Hill merasa dirinya tersedot ke dalam gua bercahaya itu. Pandangannya dipenuhi cahaya putih yang menyilaukan, seolah ia sedang melayang di antara pancaran cahaya yang mengelilinginya. Badannya terasa terus bergerak ke depan, melayang semakin jauh. Cahaya di sekitarnya semakin terang, hingga ia memejamkan mata. Ketika membuka matanya kembali, ia mendapati dirinya berada di sebuah tempat seperti dungeon luas dari sebuah istana. Di sampingnya terbentang jurang yang gelap, dan di depannya terlihat sebuah jembatan. Hill berbalik memandang ke berbagai arah, mencoba memahami tempat itu. Tak lama kemudian, suara seorang pria terdengar di dalam pikirannya.
"Biarkan gelang itu melihat apakah kau layak atau tidak. Bergeraklah, ikuti jalan yang ada."
Hill merasa khawatir dan takut, tetapi dia mencoba mengikuti ucapan yang ada di pikirannya. Hill segera membuka tasnya; busur dan anak panah yang diberikan Raja Van, sebelumnya disimpan dalam kantong sihir, kini ia keluarkan. Busur putih yang dibuat oleh penempa magi itu tampak sederhana, dengan ukuran dan berat yang pas untuk Hill sehingga ia bisa menggunakannya dengan mudah.

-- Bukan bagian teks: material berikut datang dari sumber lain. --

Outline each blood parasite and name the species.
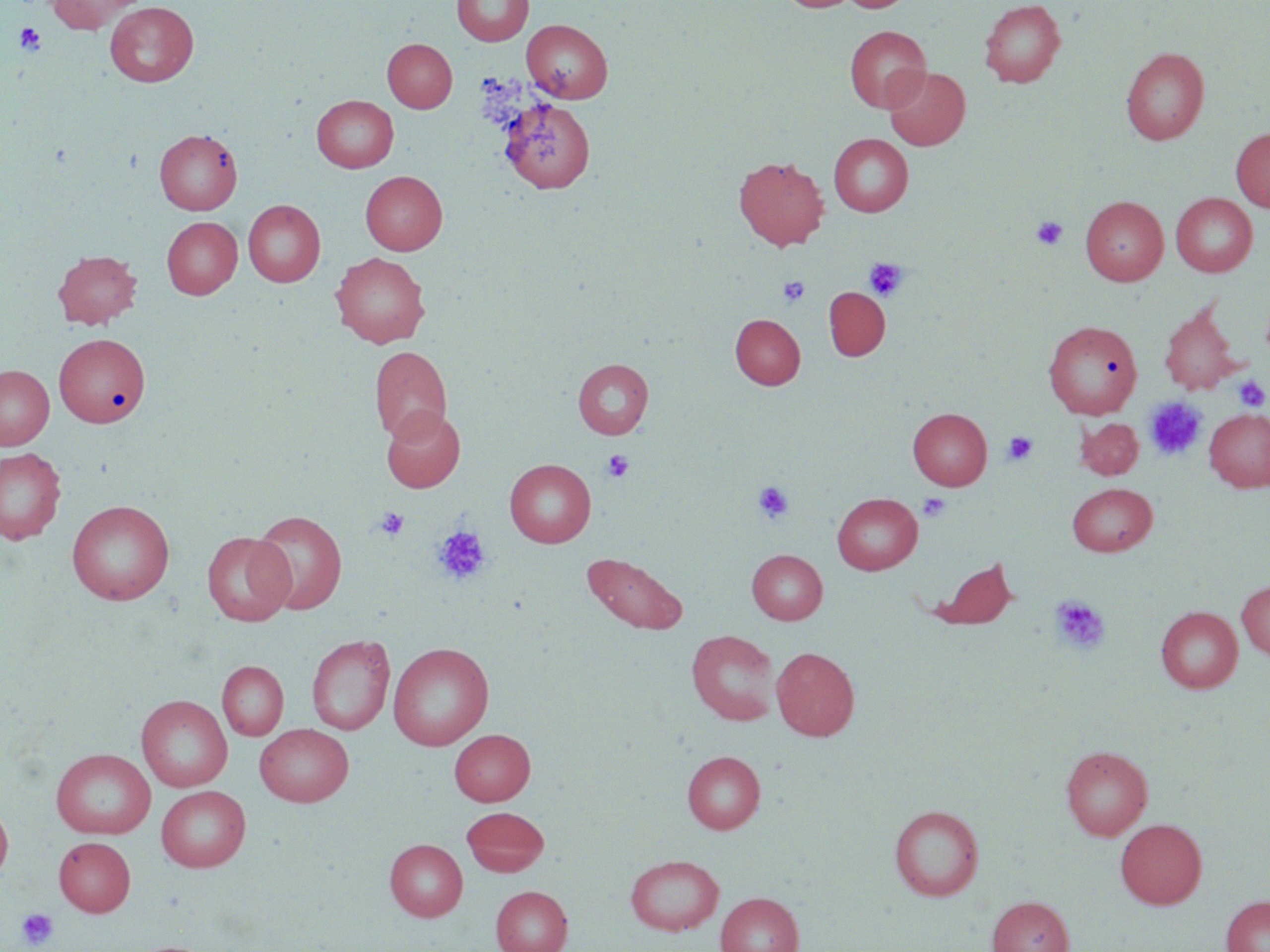
No blood parasites observed.

Approximate bounding boxes as (x1, y1, x2, y2) in pixels. Platelet locations: (15, 22, 47, 55), (1031, 217, 1067, 249), (864, 258, 909, 301), (778, 276, 810, 307), (1233, 375, 1268, 412), (1144, 396, 1207, 461), (1002, 431, 1038, 467), (602, 449, 635, 482), (753, 481, 795, 524), (918, 493, 950, 522), (374, 507, 409, 541), (433, 526, 491, 585), (1050, 596, 1110, 653), (18, 907, 59, 950). Uninfected red blood cell locations: (46, 0, 143, 33), (452, 0, 533, 46), (778, 0, 859, 12), (841, 0, 913, 12), (979, 0, 1066, 88), (105, 2, 199, 87), (522, 19, 612, 103), (844, 26, 930, 113), (383, 38, 457, 113), (1120, 47, 1209, 145), (883, 67, 970, 150), (312, 95, 398, 172), (497, 96, 597, 194), (1231, 127, 1270, 212), (154, 128, 242, 214), (829, 134, 913, 216), (734, 155, 829, 250), (360, 171, 447, 255), (1171, 192, 1257, 277), (1080, 195, 1168, 285), (243, 200, 325, 287), (162, 217, 242, 299), (53, 249, 142, 329), (331, 252, 430, 347), (823, 287, 890, 360), (1159, 303, 1240, 395), (730, 314, 805, 389), (1043, 320, 1141, 419), (54, 334, 150, 427), (369, 345, 452, 443), (572, 358, 653, 439), (0, 365, 53, 450), (380, 406, 464, 493), (908, 407, 992, 490), (1204, 408, 1270, 492), (1076, 417, 1143, 479), (0, 448, 66, 544), (505, 459, 596, 547), (1067, 482, 1157, 556), (832, 492, 923, 575), (67, 499, 175, 605), (251, 509, 347, 614), (202, 531, 295, 626), (747, 549, 827, 624), (581, 551, 689, 635), (926, 555, 1019, 631), (1236, 580, 1270, 661), (1155, 606, 1243, 693), (686, 629, 780, 725), (306, 634, 396, 736), (388, 643, 494, 750), (771, 647, 859, 740), (217, 661, 288, 741), (136, 695, 232, 792), (254, 724, 354, 806), (450, 729, 535, 805), (1061, 745, 1152, 841), (51, 749, 156, 839), (682, 750, 765, 833), (156, 785, 250, 872), (0, 798, 13, 883), (889, 804, 984, 901), (461, 806, 549, 876), (1115, 818, 1207, 909), (54, 837, 135, 916), (385, 839, 467, 921), (625, 854, 724, 935), (490, 886, 572, 952), (716, 892, 803, 952), (987, 896, 1074, 952), (1221, 896, 1270, 952). Slide-level diagnosis: no evidence of blood parasites. Image is 1270×952 pixels. Optical microscopy. Captured at 1000x magnification. One field of a larger specimen. Thin blood film. May-Grünwald-Giemsa-stained preparation.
State which parasite is depicted.
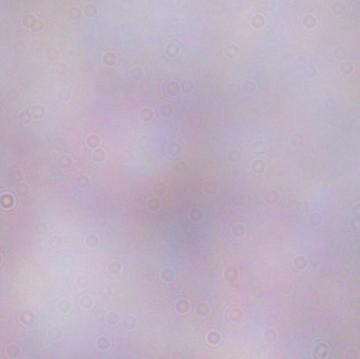
A trypanosome.

modality = photomicrograph
magnification = 1000x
Locate every Trypanosoma brucei.
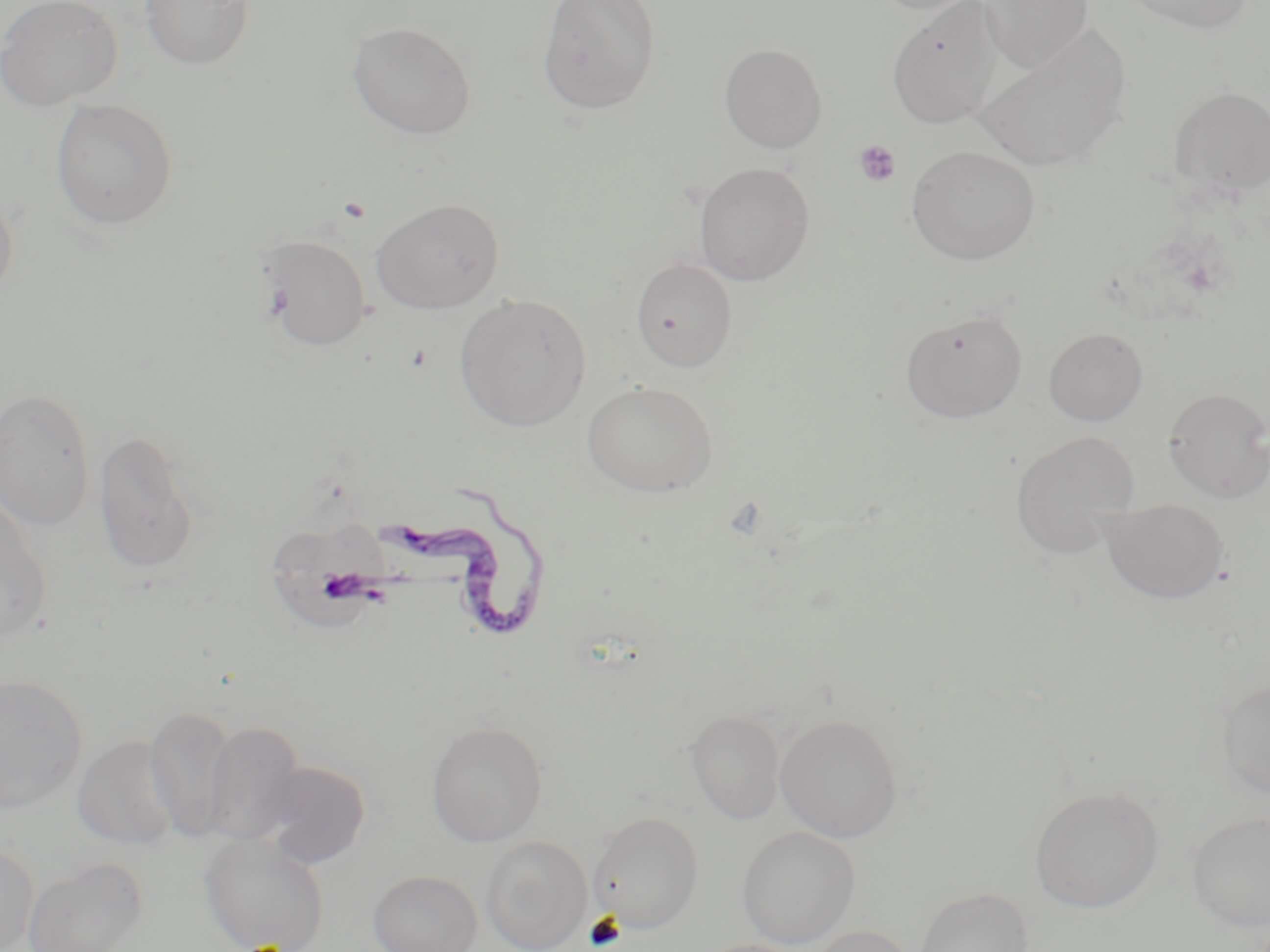
Approximate bounding boxes as (x1, y1, x2, y2) in pixels.
Trypanosoma brucei: (380, 480, 552, 645).

Uninfected red blood cell locations: (0, 0, 122, 111), (140, 0, 254, 70), (537, 0, 661, 114), (870, 0, 990, 16), (979, 0, 1093, 73), (1122, 0, 1255, 33), (887, 2, 1003, 128), (976, 21, 1132, 169), (347, 22, 476, 139), (719, 43, 827, 152), (1170, 85, 1270, 199), (50, 98, 178, 230), (906, 145, 1040, 264), (694, 162, 814, 285), (0, 186, 18, 304), (371, 199, 505, 314), (258, 234, 373, 351), (631, 257, 738, 371), (454, 293, 591, 431), (900, 307, 1028, 422), (1044, 327, 1148, 426), (582, 380, 718, 497), (0, 387, 96, 530), (1163, 388, 1270, 502), (93, 428, 200, 574), (1010, 431, 1139, 559), (0, 495, 52, 642), (1102, 498, 1230, 603), (272, 511, 385, 634), (0, 674, 87, 812), (1217, 679, 1270, 799), (145, 704, 238, 841), (686, 710, 785, 824), (775, 714, 902, 842), (426, 719, 548, 847), (203, 720, 306, 845), (72, 735, 181, 851), (255, 760, 372, 868), (1030, 787, 1163, 912), (588, 810, 704, 932), (1188, 812, 1270, 930), (737, 825, 859, 948), (200, 834, 331, 952), (481, 836, 592, 952), (0, 843, 39, 952), (22, 856, 149, 952), (367, 870, 482, 952), (915, 887, 1033, 952), (805, 925, 918, 952), (694, 938, 809, 952). Platelet locations: (853, 139, 901, 187). Slide-level diagnosis: Trypanosoma brucei. Optical microscopy. May-Grünwald-Giemsa stain. Captured at 1000x magnification. Image is 1270×952 pixels. Thin blood film. Single field of view.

...Aku takut ada makhluk berbahaya di depan sana. Aku harus berhati-hati. Semoga aku bisa melawan mereka dengan busurku. Sebelumnya, aku berlatih cara menggunakan busur dan menembakkannya, tetapi tenagaku masih lemah untuk menarik panah, dan busur ini kecil. Semoga saja tidak ada apa-apa di depan sana...
Hill segera berjalan ke depan, melintasi sebuah jembatan batu yang sedikit lebar. Di sampingnya tidak ada pelindung; terlihat jelas jurang gelap tepat di kiri dan kanan jembatan itu. Hill terus berjalan dengan tatapan lurus ke depan sambil memegang busurnya erat-erat.
...Jembatan ini panjang sekali. Jauh di depanku terlihat seperti gerbang, tetapi itu sangat jauh sekali. Sebaiknya aku berjalan agak cepat...
Tak lama kemudian, terdengar suara di belakang Hill. Dia berhenti dan berbalik ke belakang.
...Suara apa itu? Sepertinya aku salah dengar...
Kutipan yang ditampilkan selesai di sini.